▸ **EXERCISE AIM**: Go to the line below that contains "[HMI Bz peak]". From there to the end of the records, reproduce each line exactly, except the pictures.

▸ **Saved entries**:
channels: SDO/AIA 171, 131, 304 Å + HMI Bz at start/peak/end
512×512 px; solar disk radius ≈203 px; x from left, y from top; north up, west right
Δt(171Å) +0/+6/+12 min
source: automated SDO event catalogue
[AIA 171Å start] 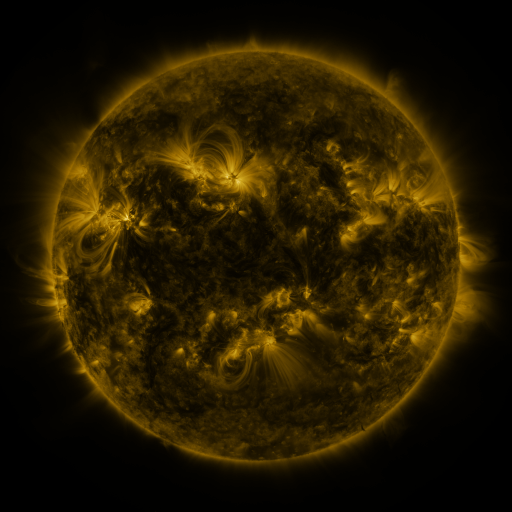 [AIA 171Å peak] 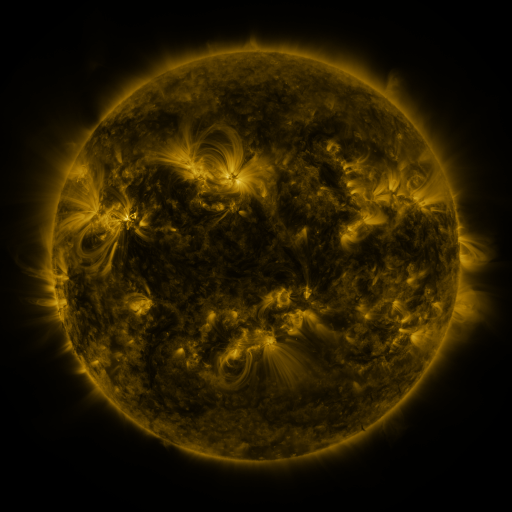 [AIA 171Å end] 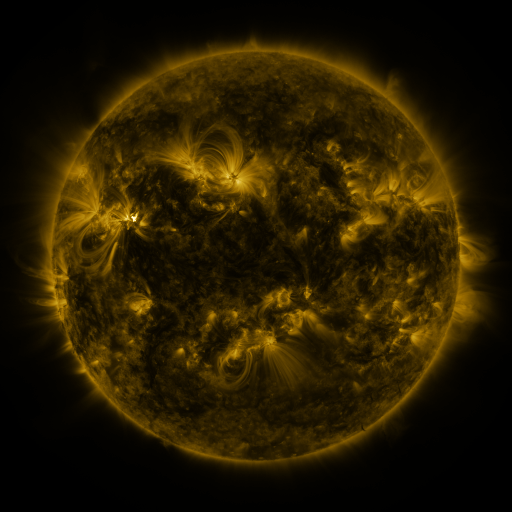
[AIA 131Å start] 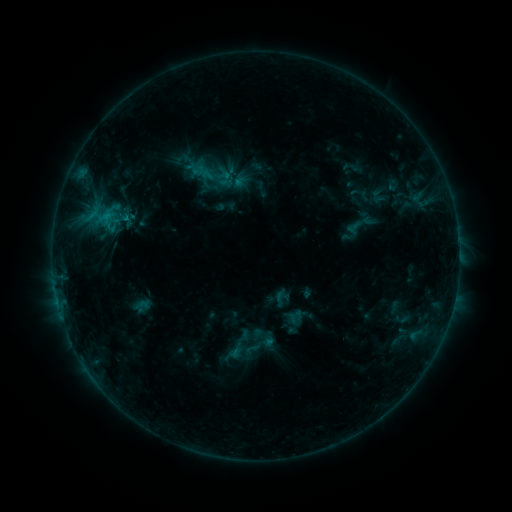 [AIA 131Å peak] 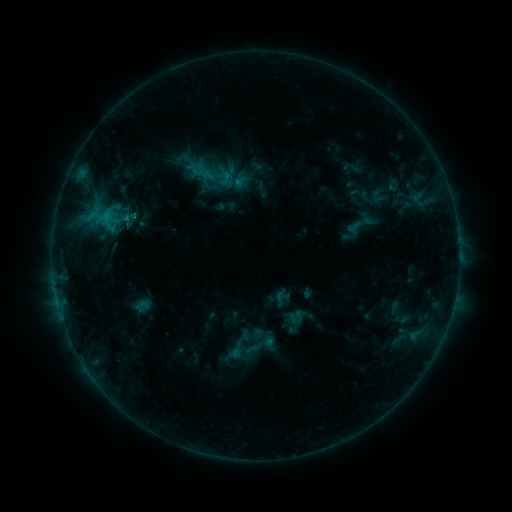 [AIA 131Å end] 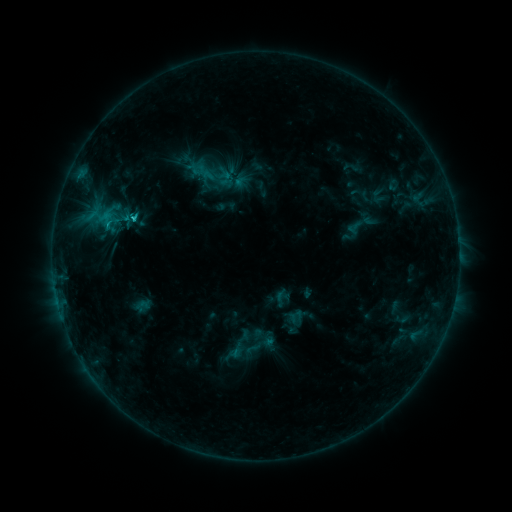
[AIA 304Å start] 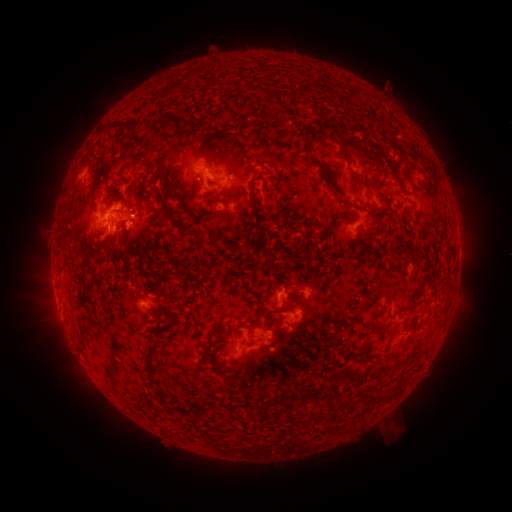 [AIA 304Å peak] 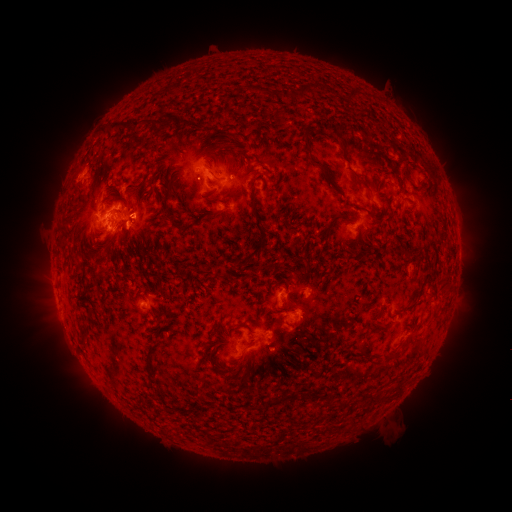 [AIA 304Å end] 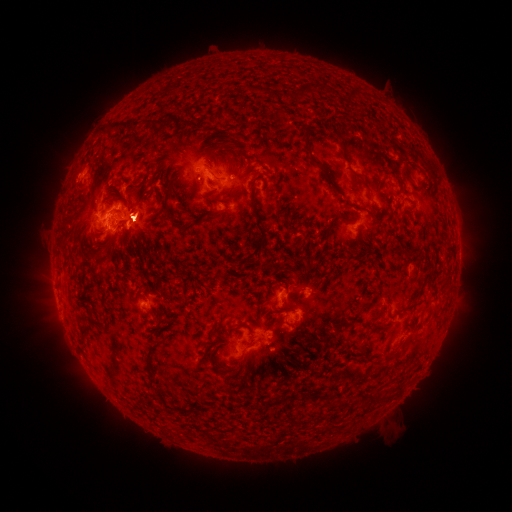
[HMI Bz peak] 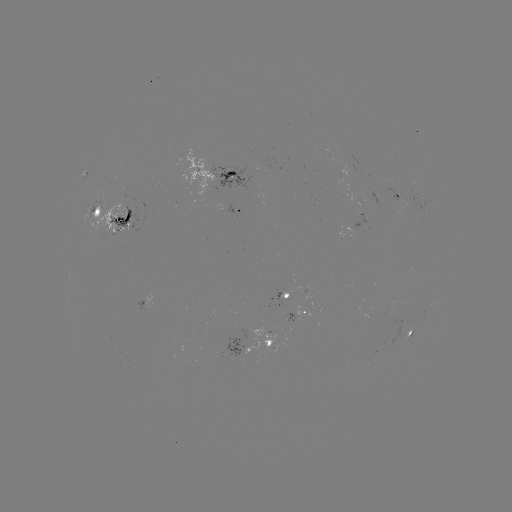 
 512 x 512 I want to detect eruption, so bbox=[122, 191, 165, 237].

▸ **WRITTEN ANSWER**:
[HMI Bz peak]  
 512 x 512 I want to detect eruption, so bbox=[122, 191, 165, 237].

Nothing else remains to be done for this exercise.